Una manifestazione molto partecipata contro la realizzazione della discarica Castella
BRESCIA – Un progetto che si basa su un dato teorico smentito dalla realtà: la falda sotto la futura discarica “Castella 3” ha già superato almeno una volta la quota massima prevista dai proponenti e su cui si fonda l’intero impianto del progetto. Il dato era sempre stato lì, sotto gli occhi di tutti, perché è quello misurato da Arpa Brescia attraverso i piezometri nell’Ate 25, nel Comune di Rezzato (a ridosso di Buffalora, a Brescia), dove Garda Uno da circa quindici anni sta provando a costruire una discarica. Quello attuale è il terzo progetto, affinato sulla base delle osservazioni ai due precedenti, bocciati dai tribunali amministrativi a cui hanno fatto ricorso Comuni e comitati.

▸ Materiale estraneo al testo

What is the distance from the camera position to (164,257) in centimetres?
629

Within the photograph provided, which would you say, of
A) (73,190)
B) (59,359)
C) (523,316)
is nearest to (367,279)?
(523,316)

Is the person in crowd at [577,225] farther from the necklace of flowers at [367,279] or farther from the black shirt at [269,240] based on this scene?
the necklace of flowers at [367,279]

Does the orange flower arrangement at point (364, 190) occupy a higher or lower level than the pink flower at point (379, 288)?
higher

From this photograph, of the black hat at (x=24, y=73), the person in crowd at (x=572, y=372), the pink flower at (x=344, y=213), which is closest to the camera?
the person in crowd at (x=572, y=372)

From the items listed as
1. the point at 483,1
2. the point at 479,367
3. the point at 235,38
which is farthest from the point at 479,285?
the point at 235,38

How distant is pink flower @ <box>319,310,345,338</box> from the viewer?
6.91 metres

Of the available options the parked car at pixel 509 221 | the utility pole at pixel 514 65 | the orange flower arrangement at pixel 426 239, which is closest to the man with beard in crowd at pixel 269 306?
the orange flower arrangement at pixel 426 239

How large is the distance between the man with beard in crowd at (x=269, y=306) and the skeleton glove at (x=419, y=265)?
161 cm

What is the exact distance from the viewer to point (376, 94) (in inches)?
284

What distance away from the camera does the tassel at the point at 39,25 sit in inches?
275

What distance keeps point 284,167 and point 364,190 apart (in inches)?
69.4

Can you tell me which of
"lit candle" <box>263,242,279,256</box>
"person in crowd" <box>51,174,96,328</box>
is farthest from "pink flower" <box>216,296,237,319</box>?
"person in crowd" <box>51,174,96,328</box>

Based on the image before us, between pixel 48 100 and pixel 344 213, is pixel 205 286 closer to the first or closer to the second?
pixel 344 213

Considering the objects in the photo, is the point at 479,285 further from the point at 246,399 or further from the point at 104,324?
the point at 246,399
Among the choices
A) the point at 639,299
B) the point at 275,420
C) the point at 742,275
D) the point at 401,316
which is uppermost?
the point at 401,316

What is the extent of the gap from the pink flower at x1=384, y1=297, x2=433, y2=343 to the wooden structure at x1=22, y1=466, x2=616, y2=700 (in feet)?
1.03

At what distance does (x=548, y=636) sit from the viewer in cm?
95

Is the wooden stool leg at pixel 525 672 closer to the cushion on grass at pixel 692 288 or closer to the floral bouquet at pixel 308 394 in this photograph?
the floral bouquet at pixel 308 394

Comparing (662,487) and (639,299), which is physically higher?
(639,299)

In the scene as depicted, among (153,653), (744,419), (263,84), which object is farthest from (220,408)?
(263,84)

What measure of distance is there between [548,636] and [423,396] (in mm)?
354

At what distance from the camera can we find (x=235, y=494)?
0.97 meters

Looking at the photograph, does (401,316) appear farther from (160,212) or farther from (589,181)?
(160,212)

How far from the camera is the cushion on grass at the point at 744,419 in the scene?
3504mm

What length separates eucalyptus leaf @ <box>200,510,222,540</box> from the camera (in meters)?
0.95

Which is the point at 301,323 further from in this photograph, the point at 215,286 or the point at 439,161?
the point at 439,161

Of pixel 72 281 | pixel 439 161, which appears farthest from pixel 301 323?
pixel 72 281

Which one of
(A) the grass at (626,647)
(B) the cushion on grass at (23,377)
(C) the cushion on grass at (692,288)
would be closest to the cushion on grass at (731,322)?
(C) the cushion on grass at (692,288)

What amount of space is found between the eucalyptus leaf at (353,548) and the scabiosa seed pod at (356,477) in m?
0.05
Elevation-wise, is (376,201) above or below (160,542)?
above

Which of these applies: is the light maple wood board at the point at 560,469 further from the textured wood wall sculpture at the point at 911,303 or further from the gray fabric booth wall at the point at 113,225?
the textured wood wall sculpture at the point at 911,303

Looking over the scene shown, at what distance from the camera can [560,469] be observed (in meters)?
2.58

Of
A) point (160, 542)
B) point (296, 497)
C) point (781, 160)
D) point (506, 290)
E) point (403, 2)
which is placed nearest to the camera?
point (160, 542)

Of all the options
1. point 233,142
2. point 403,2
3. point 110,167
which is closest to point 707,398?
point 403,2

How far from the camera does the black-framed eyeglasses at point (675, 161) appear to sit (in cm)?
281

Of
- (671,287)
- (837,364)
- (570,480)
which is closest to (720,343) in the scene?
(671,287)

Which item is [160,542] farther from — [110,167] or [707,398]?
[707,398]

A gennaio 2021 l’ente (controllato dai Comuni del Garda e, per una piccola quota, anche dalla Provincia) ha ripresentato il 3° progetto, dichiarando che, sulla base di analisi con software di calcolo, l’escursione massima della falda non avrebbe in alcun caso superato la quota di 121,2 metri sul livello del mare. Su questo dato è stata basata la costruzione del progetto e dell’argine che deve dividere la futura discarica dal laghetto adiacente, formatosi per effetto dell’escavazione.
Il Codisa, Comitato difesa salute e ambiente di Brescia, ha però scoperto, da dati Arpa Brescia, che già a luglio 2020 la falda ha raggiunto i 122,95 metri sul livello del mare. “Non sappiamo – commenta Francesco Venturini, presidente Codisa – se il proponente abbia agito con superficialità, limitandosi a riproporre i dati della Castella 2, già bloccata dal Consiglio di Stato, oppure se, pur conoscendo i dati, abbia voluto non considerarli, per non aumentare la quota del piano di riferimento”. Poiché i rifiuti non possono stare in acqua, il progetto dovrebbe prevedere un rialzo della base della discarica di 1,7 metri, che significa diminuire la capacità di conferimento.
“Anche la Provincia, che ha autorizzato il progetto, si è fidata di ciò che è stato detto dal proponente – sottolinea Venturini –. Ora però abbiamo un dato che, secondo noi, inficia l’intero progetto. Per questo abbiamo chiesto alla Provincia di invalidarlo”. La documentazione finirà nel dossier del ricorso al Tar, presentato da Rezzato, con Brescia ad adiuvandum, e a cui si unirà anche il Codisa.